• Page excerpt:
------------------------------------------------
RNAi-Mediated Loss of Function of Xenopus Immune Genes by Transgenesis

Abstract

Generation of transgenic frogs through the stable integration of foreign DNA into the genome is well established in Xenopus. This protocol describes the combination of transgenesis with stable RNA interference as an efficient reverse genetic approach to study gene function in Xenopus. Initially developed in the fish medaka and later adapted to Xenopus, this transgenic method uses the I-SceI meganuclease, a “rare-cutter” endonuclease with an 18 bp recognition sequence. In this protocol, transgenic X. laevis with knocked down expression of a specific gene are generated using a double promoter expression cassette. This cassette, which is flanked by I-SceI recognition sites, contains the shRNA of choice under the control of the human U6 promoter and a green fluorescent protein (GFP) reporter gene under the control of the human EF-1α promoter. Prior to microinjection the plasmid is linearized by digestion with I-SceI and the entire reaction is then microinjected into one-cell stage eggs. The highly stringent recognition sequence of I-SceI is thought to maintain the linearized plasmid in a nonconcatamerized state, which promotes random integration of the plasmid transgene in the genome. The injected embryos are reared until larval stage 56 and then screened for GFP expression by fluorescence microscopy and assessed for effective knockdown by quantitative RT-PCR using a tail biopsy. Typically, the I-SceI meganuclease transgenesis technique results in 35%–50% transgenesis efficiency, a high survival rate (>35%) and bright nonmosaic GFP expression. A key advantage of this technique is that the high efficiency and nonmosaic transgene expression permit the direct use of F0 animals.
------------------------------------------------
• Dataset:

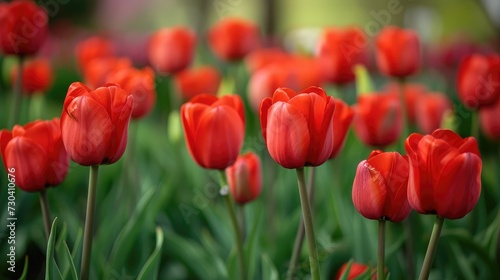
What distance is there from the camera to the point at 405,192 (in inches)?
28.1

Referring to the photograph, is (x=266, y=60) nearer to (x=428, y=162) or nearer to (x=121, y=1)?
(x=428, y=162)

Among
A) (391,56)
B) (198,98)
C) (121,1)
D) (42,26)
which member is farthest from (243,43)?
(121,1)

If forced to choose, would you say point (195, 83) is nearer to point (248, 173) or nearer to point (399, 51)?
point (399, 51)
------------------------------------------------
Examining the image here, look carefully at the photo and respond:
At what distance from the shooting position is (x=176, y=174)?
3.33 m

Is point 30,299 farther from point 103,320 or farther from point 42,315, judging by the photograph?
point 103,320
------------------------------------------------
• Required actions:
[A] In the Xenopus transgenesis abstract, which promoter controls the green fluorescent protein reporter gene?
[B] Please explain, using the Xenopus transgenesis abstract, why the I-SceI method lets researchers work directly with F0 animals.

• Activity answers:
[A] The human EF-1α promoter.

[B] The method has high transgenesis efficiency and produces nonmosaic transgene expression. These two features allow F0 animals to be used directly.